レイの戦い方
スライム、改めレイが従魔になった。
一応、何を食べるか聞いておきたい。
俺の好みに寄ってくるらしいが、牛1頭とか言われても困るので量も聞いておきたい。
「レイは何を食べるのかな?」
『……野菜』
まさかの回答が来た……。
肉を食いすぎたから野菜が良いのか? ヘルシー嗜好か? ベジタリアンなのか?!
それとも名前に引かれたのか?!
「どれくらい食べる?」
『……1日に500g』
「野菜なら何でも良いのか?」
『……たまには果物も可』
何でグラムなんて単位を知っているのか疑問だが、1日500gで良いそうだ。
そして控えめに果物も要求された。
肉抜きのラーメンなら食べるのだろうか? おっと、こんな事考えてるとナグラさんになってしまう。
食べる物も量も判ったし、なかなか強そうな従魔が手に入った。
これで今日の予定は終わりだな。帰るとしよう。
レイを肩に乗せて帰っていると、途中で1度ゴブリン1匹に襲われた。
レイの実力を見せてもらったけど、これがエグかった!
まず、ゴブリンの足元にこっそりと移動。
それで足に取り付き、動きを阻害。
その間にゴブリンの周囲に自分の体を立てて壁にした。360度スライムの壁だ。
そしてその壁を硬くし、中のゴブリンに向けて催眠効果のある匂いを出したのだ!
最初は攻撃する音が聞こえてたのだが、ゴブリンの攻撃もレイの壁を破壊する事は出来なかった。

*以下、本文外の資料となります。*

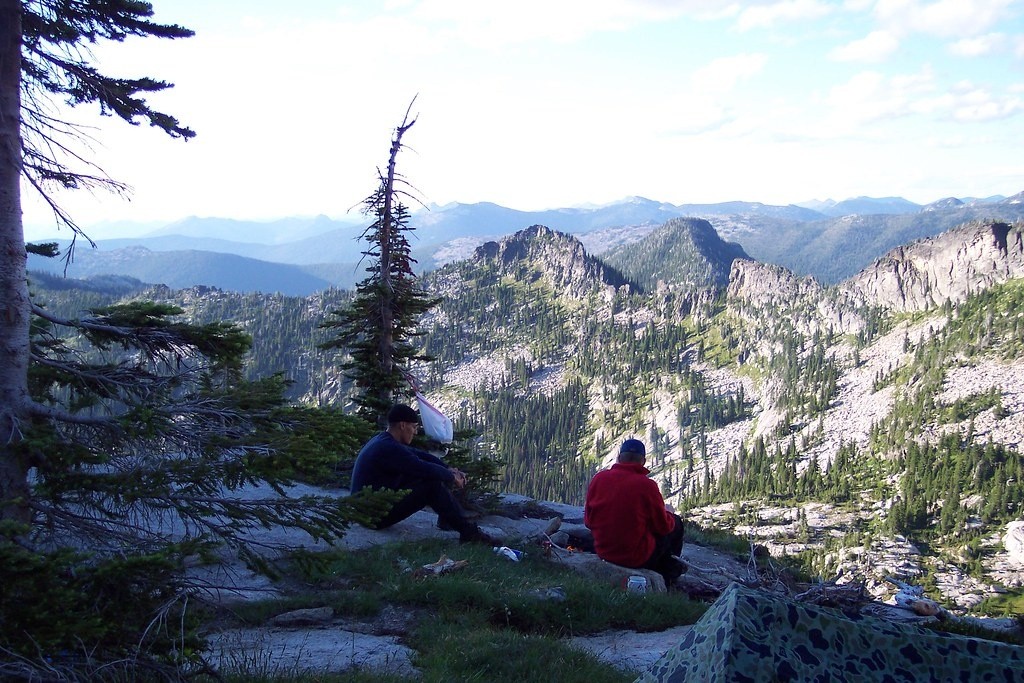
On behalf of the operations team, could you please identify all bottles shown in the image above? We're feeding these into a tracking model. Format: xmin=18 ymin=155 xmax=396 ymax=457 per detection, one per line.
xmin=493 ymin=546 xmax=528 ymax=561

5分ほどで静かになり、レイは壁を解除して戻ってきた。
そこには眠ってしまったゴブリンの姿が……。
こうなると、生かすも殺すも自由だ。
これってRPGで言うパワーレベリングが可能なんじゃないだろうか?
この状態になったゴブリンにとどめを差して行けば、ハズキ君もレベル25くらいになってしまう!

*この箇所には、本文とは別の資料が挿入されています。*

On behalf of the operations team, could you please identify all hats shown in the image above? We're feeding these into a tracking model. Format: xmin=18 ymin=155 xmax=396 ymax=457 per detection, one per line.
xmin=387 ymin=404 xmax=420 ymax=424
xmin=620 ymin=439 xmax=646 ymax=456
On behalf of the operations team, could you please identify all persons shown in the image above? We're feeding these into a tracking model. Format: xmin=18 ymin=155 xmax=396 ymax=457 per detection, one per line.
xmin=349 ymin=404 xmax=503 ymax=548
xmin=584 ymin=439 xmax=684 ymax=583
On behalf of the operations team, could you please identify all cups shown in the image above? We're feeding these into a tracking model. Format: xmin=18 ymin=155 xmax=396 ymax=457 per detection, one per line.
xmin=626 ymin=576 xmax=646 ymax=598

どのレベルの敵にまで通用するか判らないけど、少なくとも同レベルは問題無いだろう。
まぁ、こうやってレベルを上げても技術が増えないので、後々困ると思うけど。
確かにこれなら馬車を放置してても襲われる事は無いだろう。
襲われたとしても簡単に撃破出来そう。
うん、是非とも俺の馬車に住んでもらおうじゃないか!
帰って馬車に案内すると、喜んでくれた。
お気に入りの場所は、あの隠し金庫。薄っぺらくなって入っていった。
この馬車と2頭の馬を守ってねと伝えてた所、承諾してもらえた。
ちなみに馬車は、ナグラさんによって零号機と名づけられた……。
やだなぁ、守る為に壁とか出したら「A○フィールド全開!」とか叫びそうだ。
翌日の朝6時。
全員で所子のダンジョンに来た。ヒタキさんも一緒だ。
8時集合だったので、早めに来たのさ。
だって3階まで行かなきゃダメなんだもん。
送ってくれるなら1階でも良いと思うのだが、他の冒険者にバレない為なんだろうな。
運を使って、モンスターに遭遇する事無く7時半には3階に到着。
そこには前回の軍隊アリが待っていた。
「お待ちしてました。ではシロ様ご一行をお送り致します」
そう言うと、俺が『コネクト』で作る『門』と同じ様な物が現れた。
違いと言えば色だろうか。俺のは黒だが、現れたのは灰色だ。
何か違いがあるのだろうか? 疑問に思いながら門をくぐる。
到着した場所は、ギリシャの神殿を思わせるような所だった。
使われてる石は大理石か? かなり豪華だ。
周りを見渡してると、重装備をしたアリがこちらにやってきた。
「私、近衛アリのアインでございます。皆様をご案内させていただきます」
「あっ、シロの一行です。よろしくです」
「はい、承っています。どうぞこちらへ」
近衛アリだってさ! 凄いな!
キジマさんに聞くと虫の事は知らないと言われたので、ヒタキさんに聞いてみた。
「近衛アリって知ってますか?」
「はい、聞いた事はありますね。
何でもアリの王の傍を守っているアリだそうです。
確かレベルは50のハズです。必ず集団で襲ってくるので、かなりの強敵だと記憶してます」
「レベル50が集団で?!」
「私達は、100匹が1チームで戦闘しますよ」
「あっ、聞こえてましたか。すみません……」
「いえいえ、気になさらず。私達は王を守る為に居るので、こちらからは襲ったりしませんので安心してください」
つまりは王を害しようとする者には容赦無いと言いたいのだろう。
レベル50が100匹も襲ってくるのか……。アリの王を倒す事は難しいだろうな。
いや、倒す事は無いんだけどさ。